**WORK INSTRUCTION:**
In the article below on Goldman's fourth-quarter dollar outlook, why is a Democratic sweep generally seen as negative for the dollar? Answer in one to three sentences.

**DOCUMENT EXCERPT:**

········

On the off chance you were confused as to what factors will influence FX over the fourth quarter, Goldman says the US election and the evolution of the vaccine push are paramount.
Clearly, there’s ambiguity on both fronts. Odds are, a vaccine is coming. And odds are, Democrats will take the Senate and The White House. But those are just odds. There are no guarantees.
During a virtual conference Goldman’s pharmaceutical and biotech equity analysts held last week with speakers representing companies engaged in battling the pandemic, one panelist said the multiple vaccines in late-stage development “have a 90%+ probability of success.” Recent polls and betting markets generally show Joe Biden with a commanding lead and, as Goldman’s Zach Pandl writes, “event prediction markets and prominent public models now put the odds of a ‘blue wave’ at greater than 60%.”
For Goldman, the constructive outlook on a vaccine and the rising odds of a Democratic sweep are dollar negative, prompting the bank to roll out two new dollar short recommendations — long a “roughly vol-weighted” basket of the Mexican peso, the rand, and the rupee, and long an equally-weighted basket of the euro, the loonie, and the Aussie.
Obviously, Goldman is not alone in viewing a Democratic sweep as a dollar negative event. That is generally the consensus, as more fiscal stimulus, wider deficits, and higher taxes are all seen undercutting the case for the greenback, especially against a backdrop where the Fed is committed to keeping rates at the ZLB for years.
“We see relatively low odds of the most Dollar-positive outcome—a win by Mr. Trump combined with a meaningful vaccine delay,” Goldman’s Pandl said, adding that the bank sees “the risk/reward leaning strongly Dollar-negative into year-end.” He adds that a “‘blue wave’ US election and favorable news on the vaccine timeline could return the trade-weighted Dollar and DXY index to their 2018 lows.”
The dollar has, of course, been on the back foot for most of the post-March panic period, a fleeting rally at the end of last month notwithstanding.
With real yields in the US deeply negative and the prospect of rising breakevens pushing them even lower as the Fed doubles down on its commitment to engineering an inflation overshoot, market participants are lining up around the bearish dollar narrative.
The old “twin deficit” structural bear case serves as Linus-style comfort blanket whenever USD bears get cold feet.
All of this is understandable, but, as ever, there are two caveats. First, a reflationary macro regime wherein the US economy manages to achieve robust growth outcomes without unduly high inflation would presumably be dollar positive, especially in the event Biden’s tax proposals get watered down before becoming law.
Additionally, one shouldn’t forget the lesson relearned in March — namely that if there is another serious risk-off move in markets that pushes growth expectations (and thereby breakevens) sharply lower, the dollar would surge. That is nobody’s base case that I’m aware of, but… well, just “but.”

········

**DATA BLOCK:**
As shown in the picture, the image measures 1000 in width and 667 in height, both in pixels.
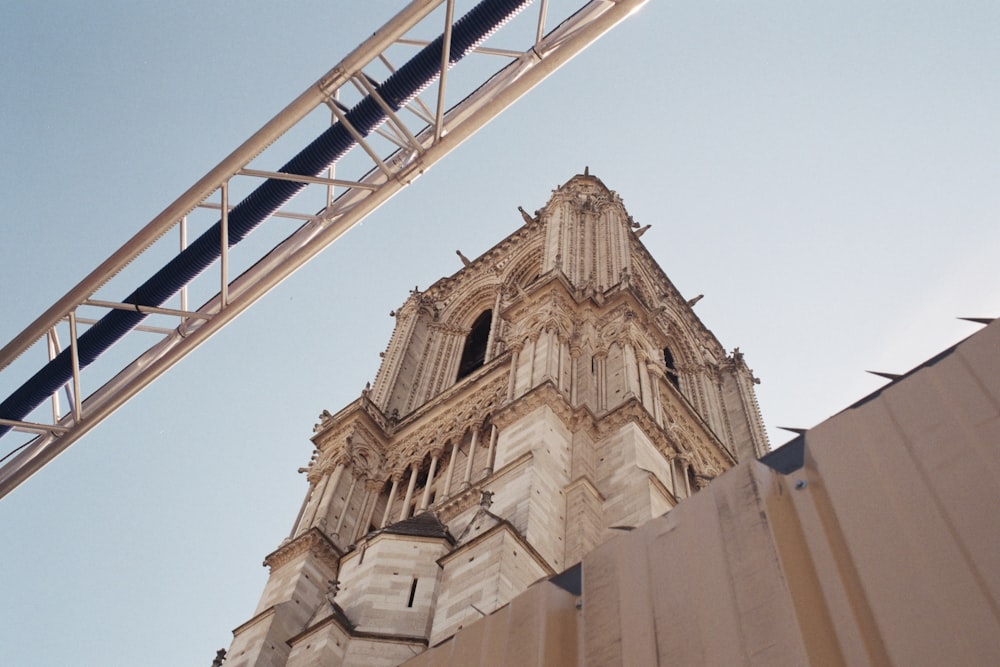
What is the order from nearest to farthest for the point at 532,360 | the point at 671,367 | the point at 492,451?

········

**ANSWER BOX:**
More fiscal stimulus, wider deficits and higher taxes are all seen as undercutting the case for the greenback. This matters even more because the Fed is committed to keeping rates at the ZLB for years.